Housekeepers working in President Bill Clinton’s White House were “afraid to bend over in his presence”, a former staffer has claimed.

Linda Tripp, the White House employee who helped expose the relationship between her colleague Monica Lewinsky and Mr Clinton, said housekeepers were constantly concerned about the President.

“The housekeeping staff was afraid to bend over in his presence,” Ms Tripp told the Weekly Standard, a conservative magazine.

Ms Tripp said White House employees who cleaned the offices learned to avoid Mr Clinton amid rumours about his “libidinous impulses”.

In addition to observing the housekeepers’ behaviour, Ms Tripp said she witnessed the aftermath of an alleged assault against former White House volunteer Kathleen Willey in November 1993.

Ms Tripp said that seeing Ms Willey after the alleged incident made her suspect Mr Clinton was a “predator by pattern.”

Shortly after, Ms Tripp was transferred from the White House to the Pentagon’s public affairs office, where she became friends with Ms Lewinsky, another West Wing exile.

Ms Lewinsky, who was 22 at the time, told Ms Tripp about her relationship with the President - conversations that Ms Tripp secretly recorded and later gave to independent counsel Kenneth Starr, who was investigating Mr Clinton.

“It was not consensual, and it was not an affair,“ Ms Tripp said about the relations between Mr Clinton and Ms Lewinsky. “It was a servicing agreement on his part. She was a kid. She may have been 22 and had a voluptuous body and was misguided in her choices... To say that Monica Lewinsky was a woman at that point in her life was a stretch beyond comprehension.”

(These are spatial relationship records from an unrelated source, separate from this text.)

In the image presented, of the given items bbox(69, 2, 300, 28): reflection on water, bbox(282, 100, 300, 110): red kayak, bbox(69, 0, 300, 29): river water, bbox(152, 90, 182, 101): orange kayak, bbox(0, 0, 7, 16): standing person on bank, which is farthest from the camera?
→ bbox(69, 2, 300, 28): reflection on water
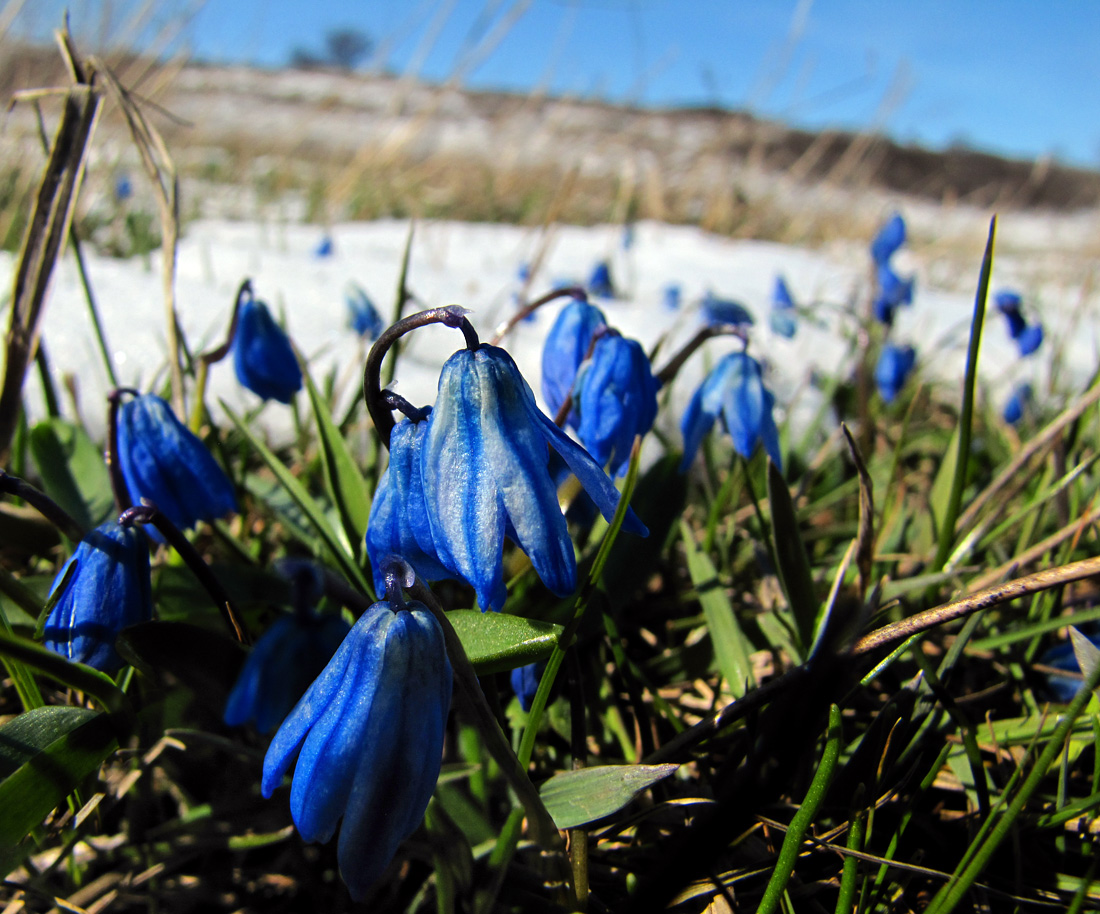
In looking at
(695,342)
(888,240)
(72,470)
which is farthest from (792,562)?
(888,240)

Ms Tripp said the recent flood of sexual assault and harassment allegations against powerful men has forced her to “relive a lot” of what happened in the 1990s. The new criticism of Mr Clinton's alleged behaviour is “a day late, and it’s a dollar short,” because the politician has “nothing to lose”, she said.

A spokesperson for Mr Clinton did not respond to The Independent's request for comment.